- [PASSAGE GIVEN]
-- -- --
# 1st SP



## CrazyCajun (Oct 7, 2010)

Hi, I'm going to try skeeterpee but not sure on the slurrry i'm using. The one i'll be using will come from a batch that was using 4 pkgs of Oak. Would it be too much oak in the slurry or dose it matter....thanx


----------



## djrockinsteve (Oct 7, 2010)

Some kits have you add oak to the primary. I'm presuming you are referring to this. The oak, how much and how long will have some effect but I would recon that much of the intensity would have been removed during fermantation. Sure you're fine.

What wine slurries are you considering?


----------



## CrazyCajun (Oct 7, 2010)

yes it is the oak you add to the primary...it's from the Selection kit, Luna Bianca


----------



## djrockinsteve (Oct 8, 2010)

I never made whine from a kit however I have 5 gallons of a Merlot, Syrah, Cab. Sauv. slurry clearing now. I only used 2 bottles of lemon juice. When cleared I'll add 2 cans of grape concentrate.

I say go for it. All you have to lose is time 20 cups sugar and some lemon juice. Odds are at worst it will be okay. Probably be very good. Maybe just a dd 1 bottle of lemon juice.

I'm still experimenting on 1 or 2 for other flavors.


----------



## CrazyCajun (Oct 8, 2010)

ok, i was going to go with this recipe: http://www.skeeterpee.com/Skeeter_Pee/Recipe.html


----------



## djrockinsteve (Oct 8, 2010)
-- -- --
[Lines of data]
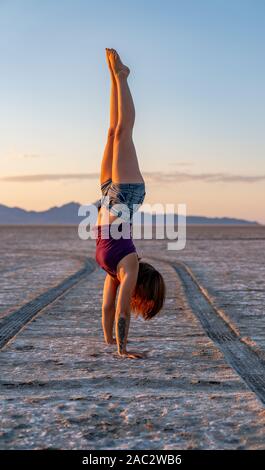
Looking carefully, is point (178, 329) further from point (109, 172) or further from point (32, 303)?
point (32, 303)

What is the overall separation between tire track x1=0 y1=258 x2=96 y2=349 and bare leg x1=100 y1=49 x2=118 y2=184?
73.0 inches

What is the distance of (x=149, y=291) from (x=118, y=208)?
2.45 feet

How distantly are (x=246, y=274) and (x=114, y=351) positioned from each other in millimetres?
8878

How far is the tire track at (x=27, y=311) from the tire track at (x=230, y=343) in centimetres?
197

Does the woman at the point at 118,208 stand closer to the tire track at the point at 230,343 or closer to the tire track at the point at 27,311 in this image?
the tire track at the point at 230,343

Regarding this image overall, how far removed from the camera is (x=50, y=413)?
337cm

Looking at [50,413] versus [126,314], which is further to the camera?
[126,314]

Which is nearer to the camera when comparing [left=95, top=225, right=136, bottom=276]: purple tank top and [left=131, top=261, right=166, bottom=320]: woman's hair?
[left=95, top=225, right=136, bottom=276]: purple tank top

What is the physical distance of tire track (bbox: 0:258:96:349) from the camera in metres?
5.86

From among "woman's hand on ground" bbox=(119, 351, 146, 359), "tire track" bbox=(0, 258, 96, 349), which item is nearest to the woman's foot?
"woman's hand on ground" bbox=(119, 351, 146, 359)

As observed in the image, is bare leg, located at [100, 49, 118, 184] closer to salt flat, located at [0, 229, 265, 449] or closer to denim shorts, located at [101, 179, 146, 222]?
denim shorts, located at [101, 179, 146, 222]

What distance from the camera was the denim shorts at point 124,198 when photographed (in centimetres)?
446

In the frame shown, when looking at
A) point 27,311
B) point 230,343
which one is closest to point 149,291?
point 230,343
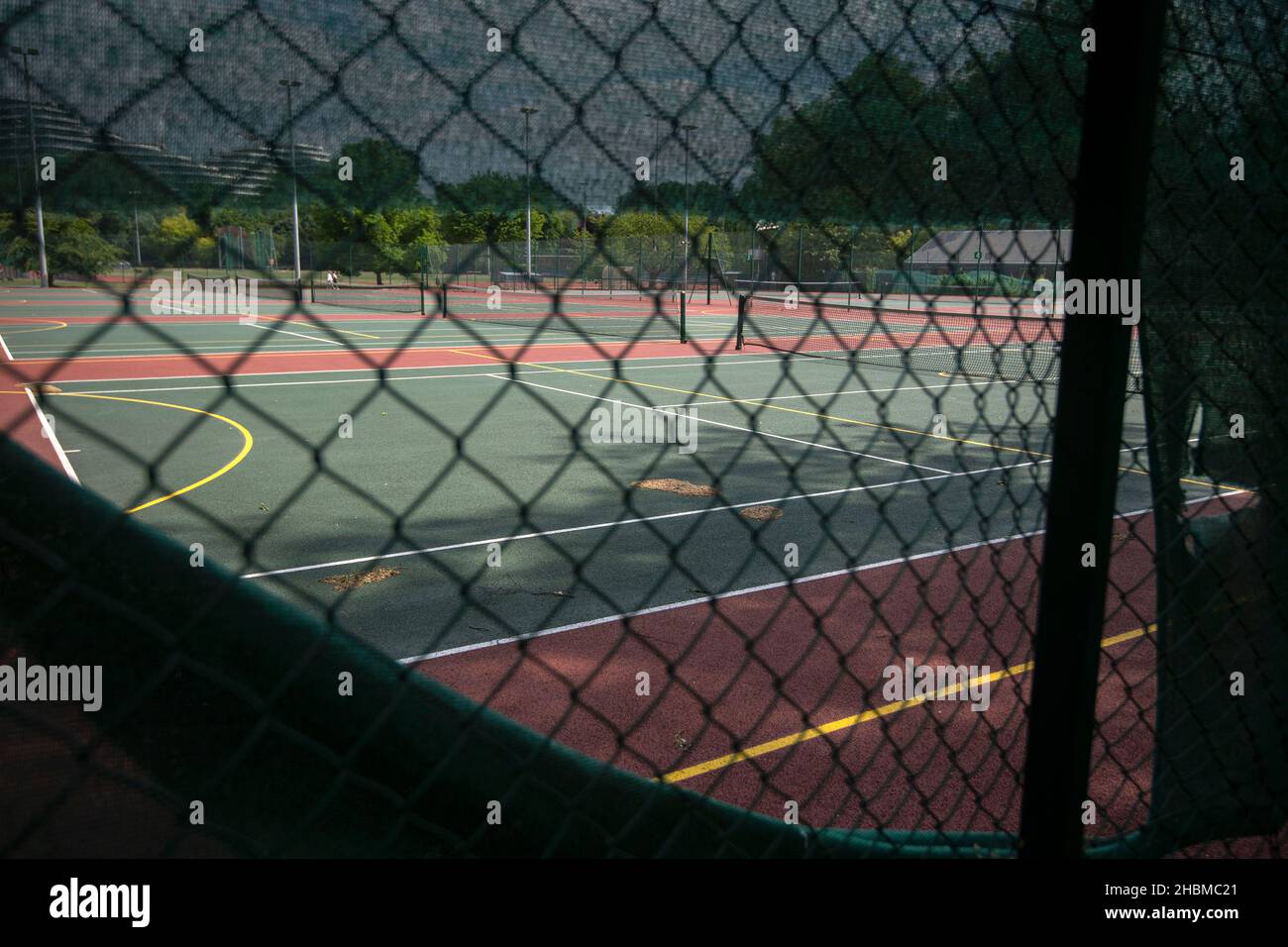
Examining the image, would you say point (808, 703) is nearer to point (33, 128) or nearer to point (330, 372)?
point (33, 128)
-- -- --
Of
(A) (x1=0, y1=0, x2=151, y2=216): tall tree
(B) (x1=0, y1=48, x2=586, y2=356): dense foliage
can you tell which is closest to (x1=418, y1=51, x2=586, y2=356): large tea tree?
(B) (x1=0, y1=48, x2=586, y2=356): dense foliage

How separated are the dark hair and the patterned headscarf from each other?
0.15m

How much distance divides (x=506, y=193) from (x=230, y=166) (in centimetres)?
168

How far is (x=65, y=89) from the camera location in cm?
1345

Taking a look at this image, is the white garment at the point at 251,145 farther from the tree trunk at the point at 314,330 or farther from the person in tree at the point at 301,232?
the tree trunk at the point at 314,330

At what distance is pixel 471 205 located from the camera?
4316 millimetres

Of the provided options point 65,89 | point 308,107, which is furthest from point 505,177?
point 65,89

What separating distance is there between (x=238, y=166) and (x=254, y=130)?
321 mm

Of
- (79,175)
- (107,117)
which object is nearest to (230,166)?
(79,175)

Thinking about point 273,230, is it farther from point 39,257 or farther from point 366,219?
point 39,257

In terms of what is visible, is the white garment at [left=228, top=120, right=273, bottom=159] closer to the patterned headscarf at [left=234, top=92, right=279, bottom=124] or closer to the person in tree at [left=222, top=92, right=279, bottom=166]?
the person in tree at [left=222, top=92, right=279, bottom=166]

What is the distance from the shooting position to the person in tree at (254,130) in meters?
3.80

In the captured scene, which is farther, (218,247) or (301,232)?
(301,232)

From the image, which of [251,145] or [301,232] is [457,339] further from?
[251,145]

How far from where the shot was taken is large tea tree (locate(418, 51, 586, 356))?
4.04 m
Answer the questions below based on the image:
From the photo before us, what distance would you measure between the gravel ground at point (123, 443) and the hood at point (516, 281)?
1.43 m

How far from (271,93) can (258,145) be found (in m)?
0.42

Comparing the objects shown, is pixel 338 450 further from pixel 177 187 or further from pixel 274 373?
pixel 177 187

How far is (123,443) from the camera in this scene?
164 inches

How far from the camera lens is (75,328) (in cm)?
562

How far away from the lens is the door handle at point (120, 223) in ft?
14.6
-- -- --
- [WORK TO DO]
**A)** Pull out the part of the skeeter pee forum thread that runs from "## djrockinsteve (Oct 7, 2010)" up to and including "Sure you're fine.", copied word for word.
**B)** Pick up the skeeter pee forum thread right after its last line and keep it going.

- [IN RESPONSE]
**A)**
## djrockinsteve (Oct 7, 2010)

Some kits have you add oak to the primary. I'm presuming you are referring to this. The oak, how much and how long will have some effect but I would recon that much of the intensity would have been removed during fermantation. Sure you're fine.

**B)**
That's what we use. Thanks to Lon on here. My only change is I only add 1 bottle of lemon up front if I don't start off with a slurry. Add the second later once it's taking off.

My sons GF came over today and we started a s.p. without slurry. Hours later it's bublin' away.

CrazyCajun.....Do it....Do it NOW!
(I typed that with my Arnold Schwartzeneger voice)


----------



## CrazyCajun (Oct 8, 2010)

will go for it, hopefully on Saturday...using the slurry of my white...


----------



## djrockinsteve (Oct 8, 2010)

Go for it and back sweeten with "White Grape" concentrate. How many gallons are you intending. Maybe you could split it in two and do one as a sour peach. I wouldn't use a lot of lemon for that.

Let us know as time goes on.


----------



## Minnesotamaker (Oct 8, 2010)

djrockinsteve said:


> My sons GF came over today and we started a s.p. without slurry. Hours later it's bublin' away.


This must be a serious relationship. He's taking the extra steps of making sure she's properly trained in the finer aspects of Skeeter Pee production! I've been married 13 years and mine isn't trained yet.


----------



## djrockinsteve (Oct 8, 2010)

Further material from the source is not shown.